EXERCISE DESCRIPTION:
The listing below is to be output in its exact form.

══ MATERIAL PROVIDED ══

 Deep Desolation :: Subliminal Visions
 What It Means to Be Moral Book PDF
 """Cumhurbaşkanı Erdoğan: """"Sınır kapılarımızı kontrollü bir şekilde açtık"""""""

═══

RESULT:
 Deep Desolation :: Subliminal Visions
 What It Means to Be Moral Book PDF
 """Cumhurbaşkanı Erdoğan: """"Sınır kapılarımızı kontrollü bir şekilde açtık"""""""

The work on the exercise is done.